### EXERCISE AIM
Count how many lines of the data include the string "States", then say that number and stop.

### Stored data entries

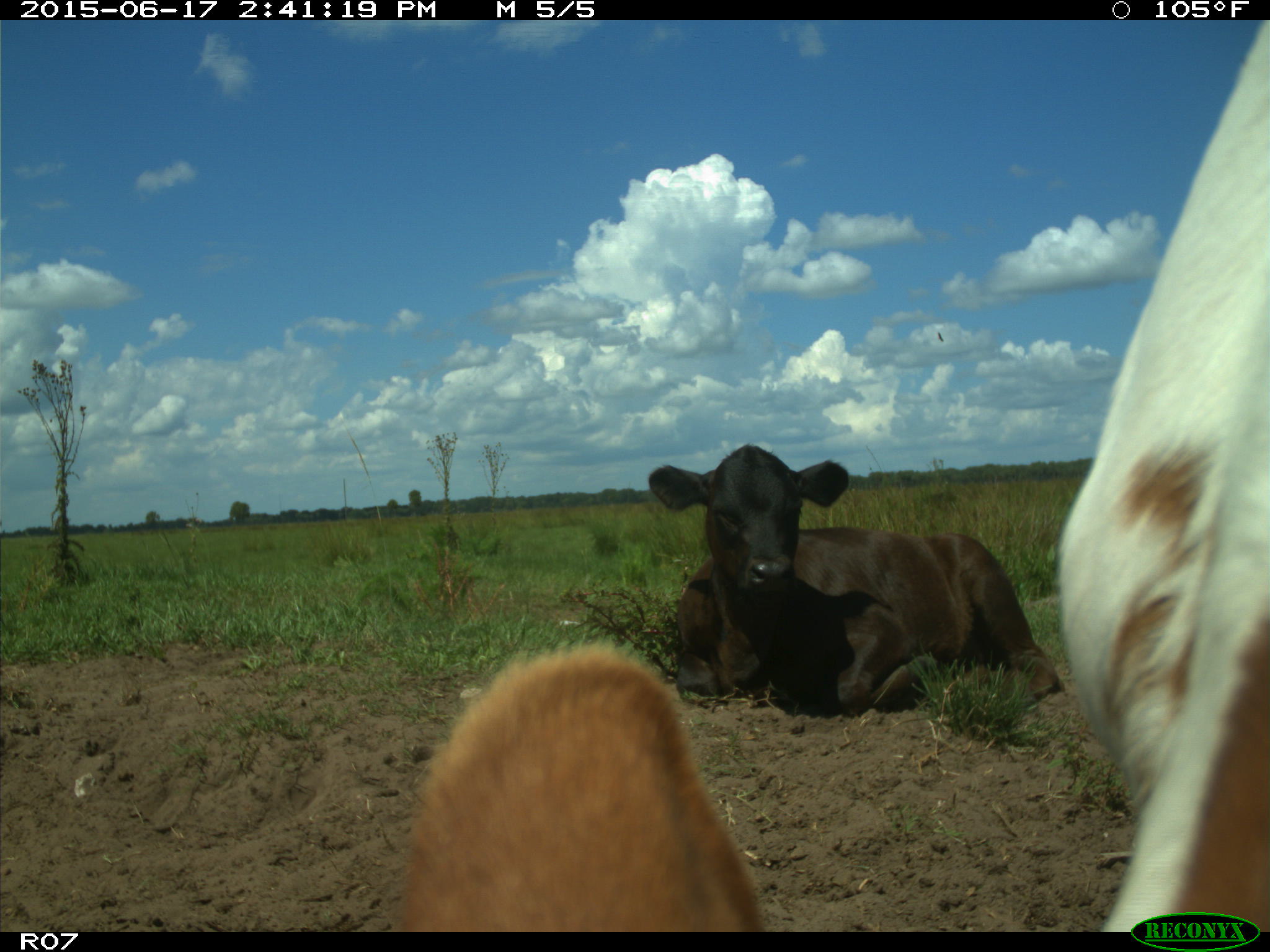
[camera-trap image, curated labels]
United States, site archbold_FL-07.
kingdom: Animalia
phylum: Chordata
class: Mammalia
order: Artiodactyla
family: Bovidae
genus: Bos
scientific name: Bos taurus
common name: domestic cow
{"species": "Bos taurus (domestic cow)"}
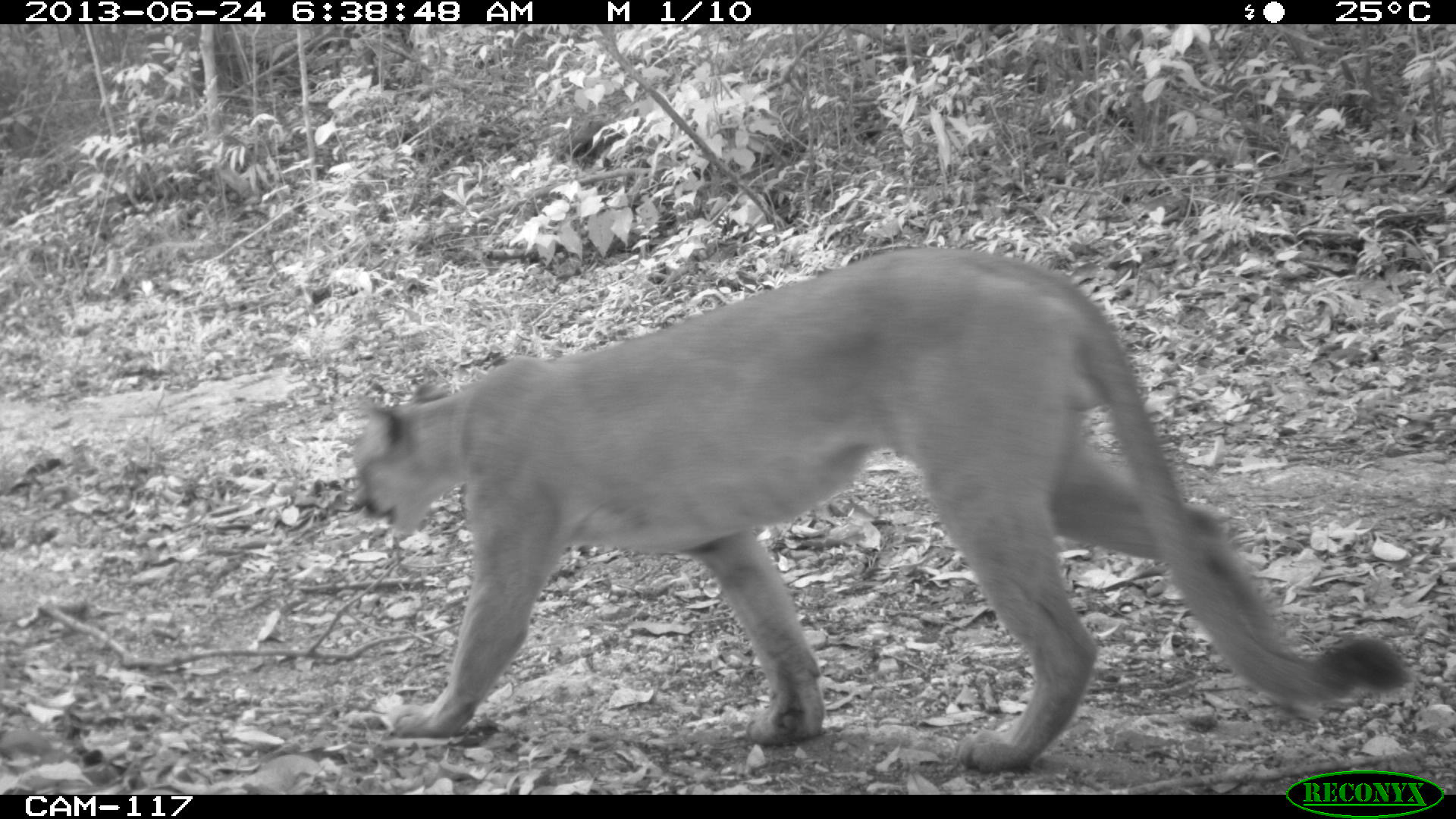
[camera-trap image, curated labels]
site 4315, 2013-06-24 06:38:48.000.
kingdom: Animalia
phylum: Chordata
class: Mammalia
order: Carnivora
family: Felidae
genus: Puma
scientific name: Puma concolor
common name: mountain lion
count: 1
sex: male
* * *
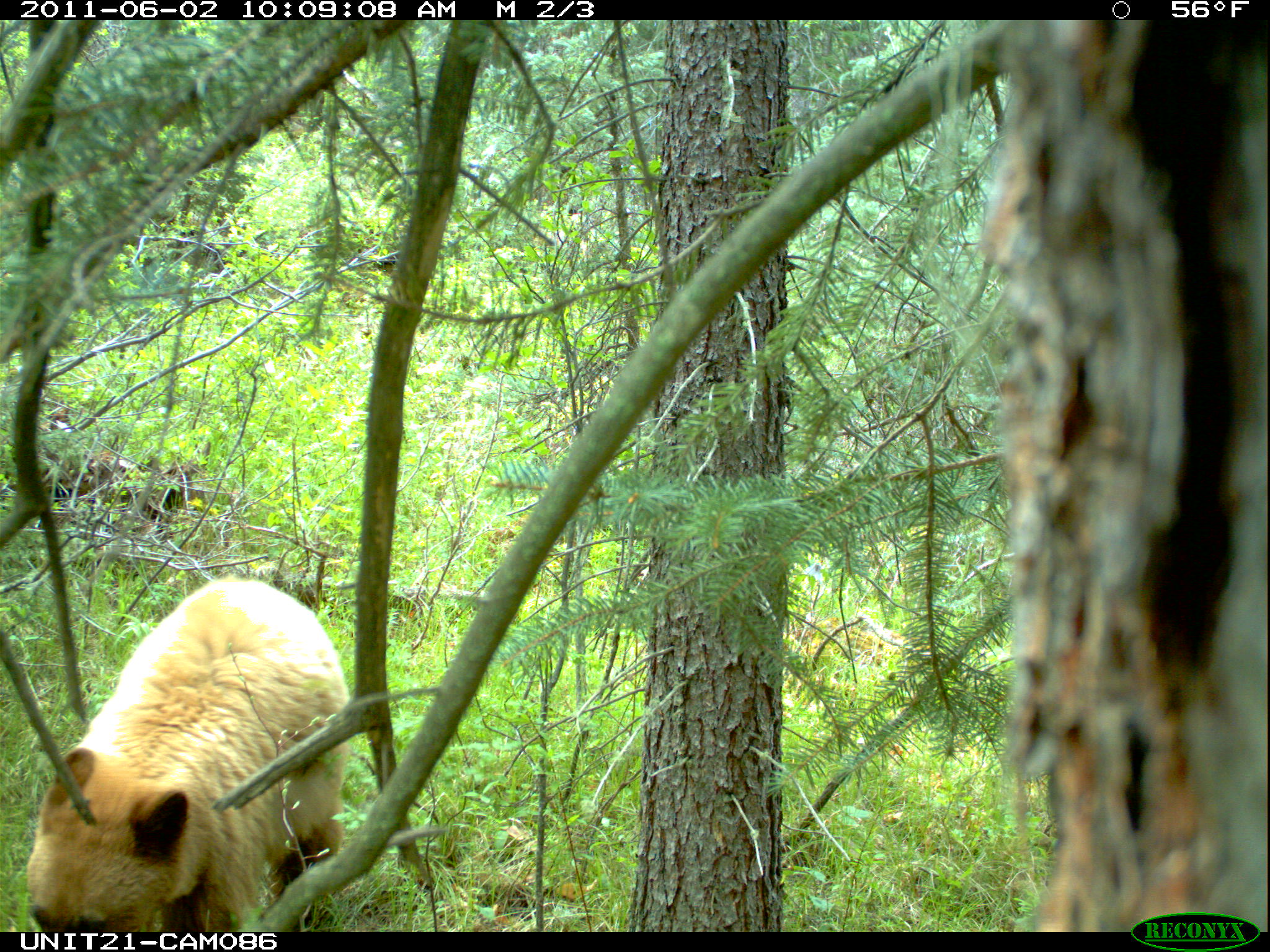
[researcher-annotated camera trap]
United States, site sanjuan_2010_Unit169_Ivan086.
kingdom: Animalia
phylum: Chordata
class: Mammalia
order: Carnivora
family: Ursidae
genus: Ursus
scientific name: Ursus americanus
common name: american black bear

### RESPONSE AREA
2